◆ Exercise prompt ◆
When you copy from the entries that follow, take only the lines from the one with "Feinstaubüberschreitung zum letzten" down to the one with "UAV-borne lidar with", keeping both ends and dropping every picture.

◆ Given records ◆
• • • •

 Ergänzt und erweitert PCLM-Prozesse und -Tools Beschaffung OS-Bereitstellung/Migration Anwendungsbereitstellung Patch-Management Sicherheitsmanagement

• • • •

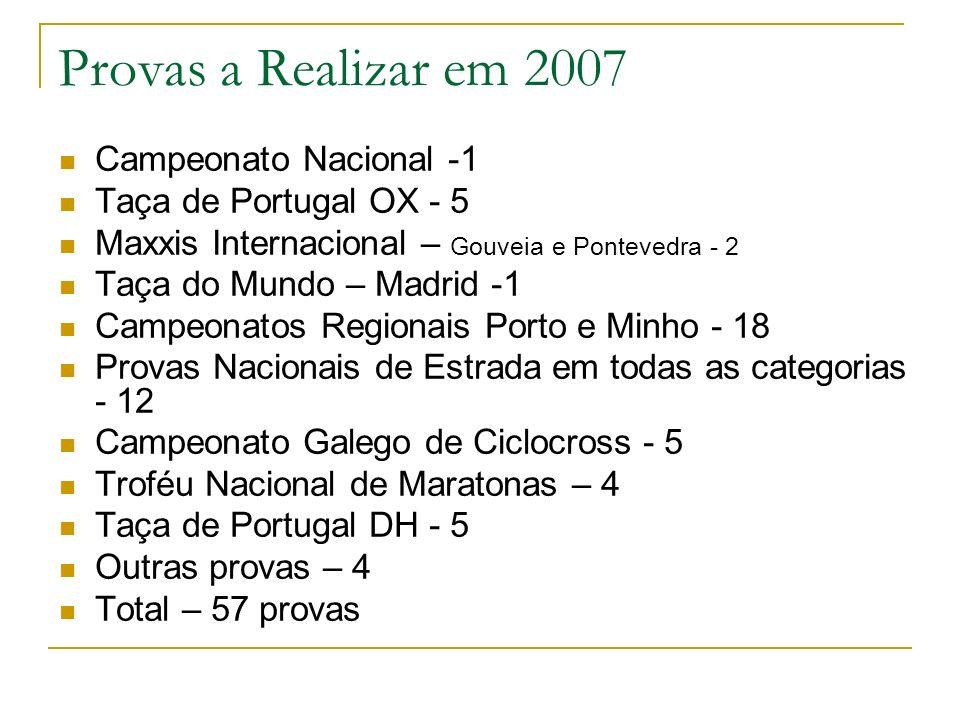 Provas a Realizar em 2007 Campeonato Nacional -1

• • • •

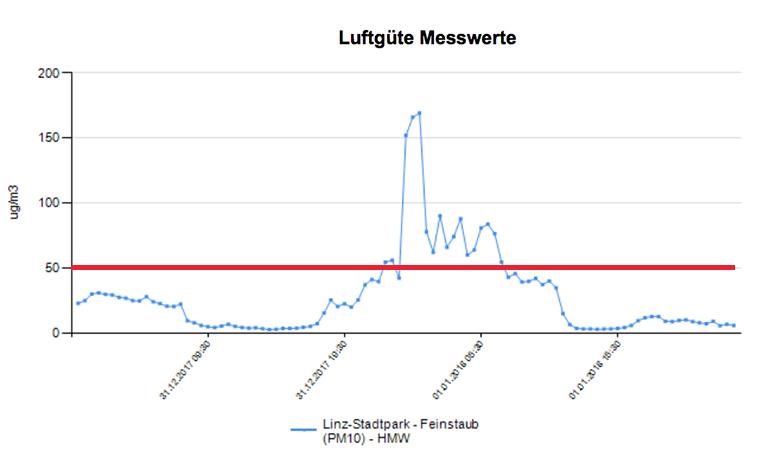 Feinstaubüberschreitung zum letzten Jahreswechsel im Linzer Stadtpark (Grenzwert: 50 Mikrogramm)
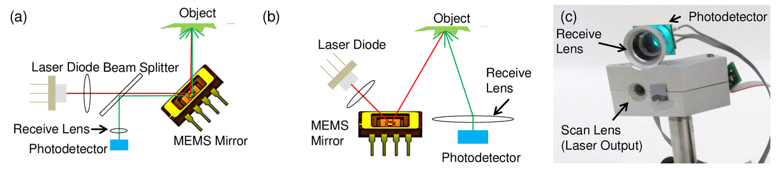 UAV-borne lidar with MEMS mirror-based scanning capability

• • • •

◆ Solution to this problem ◆
 Feinstaubüberschreitung zum letzten Jahreswechsel im Linzer Stadtpark (Grenzwert: 50 Mikrogramm)
 UAV-borne lidar with MEMS mirror-based scanning capability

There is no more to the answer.